| Data entries |
start

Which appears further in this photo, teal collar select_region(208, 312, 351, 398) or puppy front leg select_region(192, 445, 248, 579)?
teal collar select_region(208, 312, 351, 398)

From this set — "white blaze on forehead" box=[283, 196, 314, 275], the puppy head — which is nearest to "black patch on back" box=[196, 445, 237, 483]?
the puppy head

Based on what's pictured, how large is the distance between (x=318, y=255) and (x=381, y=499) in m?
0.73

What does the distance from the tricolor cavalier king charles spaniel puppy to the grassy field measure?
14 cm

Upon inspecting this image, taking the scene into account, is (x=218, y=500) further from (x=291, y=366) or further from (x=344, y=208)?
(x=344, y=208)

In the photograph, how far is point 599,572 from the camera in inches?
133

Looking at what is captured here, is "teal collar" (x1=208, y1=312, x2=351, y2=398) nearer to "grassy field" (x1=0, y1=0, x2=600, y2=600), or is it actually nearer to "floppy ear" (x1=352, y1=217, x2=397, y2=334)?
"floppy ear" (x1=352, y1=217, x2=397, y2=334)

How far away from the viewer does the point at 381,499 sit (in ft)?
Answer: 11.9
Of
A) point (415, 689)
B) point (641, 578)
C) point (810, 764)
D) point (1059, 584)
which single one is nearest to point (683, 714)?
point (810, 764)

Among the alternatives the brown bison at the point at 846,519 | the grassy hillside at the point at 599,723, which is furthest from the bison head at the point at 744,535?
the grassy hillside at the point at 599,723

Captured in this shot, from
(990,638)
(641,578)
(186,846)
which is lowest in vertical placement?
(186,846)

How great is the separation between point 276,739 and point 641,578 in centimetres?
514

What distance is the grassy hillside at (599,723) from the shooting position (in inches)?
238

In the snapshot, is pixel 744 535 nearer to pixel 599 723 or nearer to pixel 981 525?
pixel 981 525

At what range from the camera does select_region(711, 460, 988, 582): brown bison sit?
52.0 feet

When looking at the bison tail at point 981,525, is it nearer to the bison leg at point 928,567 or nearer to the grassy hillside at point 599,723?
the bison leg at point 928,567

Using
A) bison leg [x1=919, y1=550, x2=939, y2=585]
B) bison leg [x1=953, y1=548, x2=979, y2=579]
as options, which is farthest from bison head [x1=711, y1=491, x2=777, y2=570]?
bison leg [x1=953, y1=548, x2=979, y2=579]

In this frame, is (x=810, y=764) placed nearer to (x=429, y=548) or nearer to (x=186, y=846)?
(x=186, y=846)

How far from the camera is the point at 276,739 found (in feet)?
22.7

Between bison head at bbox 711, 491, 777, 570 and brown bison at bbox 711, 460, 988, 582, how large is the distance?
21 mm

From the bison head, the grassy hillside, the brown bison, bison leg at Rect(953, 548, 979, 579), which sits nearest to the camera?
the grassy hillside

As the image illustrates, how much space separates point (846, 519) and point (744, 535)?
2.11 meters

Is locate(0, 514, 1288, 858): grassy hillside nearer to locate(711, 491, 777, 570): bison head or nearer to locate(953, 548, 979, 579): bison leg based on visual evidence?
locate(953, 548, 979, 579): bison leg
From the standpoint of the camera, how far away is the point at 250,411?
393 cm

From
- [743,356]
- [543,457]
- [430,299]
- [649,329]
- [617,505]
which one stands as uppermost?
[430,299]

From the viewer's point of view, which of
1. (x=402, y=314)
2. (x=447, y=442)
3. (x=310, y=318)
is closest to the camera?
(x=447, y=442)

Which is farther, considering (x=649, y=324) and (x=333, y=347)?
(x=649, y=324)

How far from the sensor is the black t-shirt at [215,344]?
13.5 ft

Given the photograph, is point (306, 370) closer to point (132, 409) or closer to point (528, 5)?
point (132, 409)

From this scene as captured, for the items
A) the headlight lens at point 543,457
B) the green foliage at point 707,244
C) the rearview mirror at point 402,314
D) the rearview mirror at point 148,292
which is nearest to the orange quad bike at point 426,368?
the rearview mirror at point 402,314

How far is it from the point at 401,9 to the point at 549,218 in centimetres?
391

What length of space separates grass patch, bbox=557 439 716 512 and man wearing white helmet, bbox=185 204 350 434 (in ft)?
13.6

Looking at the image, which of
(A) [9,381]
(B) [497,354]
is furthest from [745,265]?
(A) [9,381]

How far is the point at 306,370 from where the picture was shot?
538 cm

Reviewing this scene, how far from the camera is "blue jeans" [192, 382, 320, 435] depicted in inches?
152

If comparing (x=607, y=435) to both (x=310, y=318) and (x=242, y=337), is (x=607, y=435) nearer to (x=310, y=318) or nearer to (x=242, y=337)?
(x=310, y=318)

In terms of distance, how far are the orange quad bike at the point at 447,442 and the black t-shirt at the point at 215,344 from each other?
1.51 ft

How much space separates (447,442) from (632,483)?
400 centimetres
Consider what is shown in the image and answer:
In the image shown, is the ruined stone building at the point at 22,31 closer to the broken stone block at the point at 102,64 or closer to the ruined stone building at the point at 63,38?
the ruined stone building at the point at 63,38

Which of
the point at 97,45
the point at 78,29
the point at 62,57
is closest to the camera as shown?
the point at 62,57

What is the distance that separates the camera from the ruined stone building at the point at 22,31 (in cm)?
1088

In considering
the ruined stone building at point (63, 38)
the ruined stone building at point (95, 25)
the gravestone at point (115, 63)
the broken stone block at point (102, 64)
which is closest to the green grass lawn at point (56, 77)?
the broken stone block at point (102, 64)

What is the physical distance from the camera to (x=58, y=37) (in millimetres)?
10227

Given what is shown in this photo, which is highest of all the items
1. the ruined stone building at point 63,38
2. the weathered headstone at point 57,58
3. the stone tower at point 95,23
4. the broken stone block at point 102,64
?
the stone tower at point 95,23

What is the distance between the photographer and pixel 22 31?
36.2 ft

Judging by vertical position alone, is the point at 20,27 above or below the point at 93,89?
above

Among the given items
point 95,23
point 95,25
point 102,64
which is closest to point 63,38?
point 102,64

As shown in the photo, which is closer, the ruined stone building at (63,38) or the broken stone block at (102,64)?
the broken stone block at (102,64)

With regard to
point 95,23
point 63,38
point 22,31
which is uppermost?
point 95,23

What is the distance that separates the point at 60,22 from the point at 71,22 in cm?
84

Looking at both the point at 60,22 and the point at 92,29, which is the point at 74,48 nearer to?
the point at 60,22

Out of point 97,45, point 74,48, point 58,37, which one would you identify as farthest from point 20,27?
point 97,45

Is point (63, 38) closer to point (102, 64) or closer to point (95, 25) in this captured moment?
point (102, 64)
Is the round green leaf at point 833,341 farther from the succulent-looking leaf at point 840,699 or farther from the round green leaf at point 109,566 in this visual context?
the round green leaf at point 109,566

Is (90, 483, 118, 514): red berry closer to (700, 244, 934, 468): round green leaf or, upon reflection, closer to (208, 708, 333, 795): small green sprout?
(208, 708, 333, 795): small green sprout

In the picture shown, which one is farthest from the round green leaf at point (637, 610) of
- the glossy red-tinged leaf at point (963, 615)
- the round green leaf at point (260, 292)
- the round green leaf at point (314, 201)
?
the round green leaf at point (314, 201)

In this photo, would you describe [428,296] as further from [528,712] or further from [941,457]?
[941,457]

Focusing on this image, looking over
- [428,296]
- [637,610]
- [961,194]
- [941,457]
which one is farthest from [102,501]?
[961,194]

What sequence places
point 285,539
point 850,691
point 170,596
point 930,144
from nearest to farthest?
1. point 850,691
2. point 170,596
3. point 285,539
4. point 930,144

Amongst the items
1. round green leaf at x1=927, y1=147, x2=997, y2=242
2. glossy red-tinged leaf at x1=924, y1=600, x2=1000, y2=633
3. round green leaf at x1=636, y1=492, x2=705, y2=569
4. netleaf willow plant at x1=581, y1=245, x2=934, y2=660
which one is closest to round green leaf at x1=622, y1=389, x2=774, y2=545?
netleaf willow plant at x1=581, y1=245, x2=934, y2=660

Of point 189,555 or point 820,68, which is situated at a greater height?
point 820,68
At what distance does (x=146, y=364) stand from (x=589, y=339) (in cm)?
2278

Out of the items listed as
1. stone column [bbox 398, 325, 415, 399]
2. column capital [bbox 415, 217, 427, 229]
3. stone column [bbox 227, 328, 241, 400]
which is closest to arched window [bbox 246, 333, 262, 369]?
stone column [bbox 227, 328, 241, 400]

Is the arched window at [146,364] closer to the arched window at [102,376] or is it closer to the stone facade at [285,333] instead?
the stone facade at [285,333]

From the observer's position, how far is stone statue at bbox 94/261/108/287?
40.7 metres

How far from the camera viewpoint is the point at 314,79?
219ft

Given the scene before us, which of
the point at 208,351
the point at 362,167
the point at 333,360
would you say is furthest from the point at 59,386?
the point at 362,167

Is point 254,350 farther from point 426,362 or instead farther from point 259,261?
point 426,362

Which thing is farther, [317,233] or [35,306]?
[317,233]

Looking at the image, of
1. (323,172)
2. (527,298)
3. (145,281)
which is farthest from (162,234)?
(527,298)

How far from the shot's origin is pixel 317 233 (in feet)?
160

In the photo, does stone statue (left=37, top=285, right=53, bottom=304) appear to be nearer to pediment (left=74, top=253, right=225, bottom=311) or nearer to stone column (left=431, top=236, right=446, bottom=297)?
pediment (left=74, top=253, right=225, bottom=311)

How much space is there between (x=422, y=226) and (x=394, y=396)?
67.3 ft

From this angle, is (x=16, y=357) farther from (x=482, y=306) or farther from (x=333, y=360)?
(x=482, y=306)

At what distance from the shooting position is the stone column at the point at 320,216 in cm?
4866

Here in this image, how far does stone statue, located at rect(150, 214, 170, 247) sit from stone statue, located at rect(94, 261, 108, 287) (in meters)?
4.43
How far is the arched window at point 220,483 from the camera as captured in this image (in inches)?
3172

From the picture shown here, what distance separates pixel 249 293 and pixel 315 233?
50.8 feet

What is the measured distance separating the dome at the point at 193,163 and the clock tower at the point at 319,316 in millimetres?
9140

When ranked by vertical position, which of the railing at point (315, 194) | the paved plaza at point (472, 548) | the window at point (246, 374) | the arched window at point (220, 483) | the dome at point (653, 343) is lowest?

end

| PROBLEM DESCRIPTION |
In the listing above, find the line containing "How far is the arched" and please quote exactly that line through the last one, and no other lines.

| RESPONSE BELOW |
How far is the arched window at point 220,483 from the camera as captured in this image (in inches)?
3172

From the picture shown here, what distance separates pixel 249 293 and pixel 315 233?
50.8 feet

What is the measured distance separating the dome at the point at 193,163 and the clock tower at the point at 319,316 in millimetres?
9140

When ranked by vertical position, which of the railing at point (315, 194) | the paved plaza at point (472, 548) | the window at point (246, 374) | the arched window at point (220, 483) | the dome at point (653, 343) is lowest?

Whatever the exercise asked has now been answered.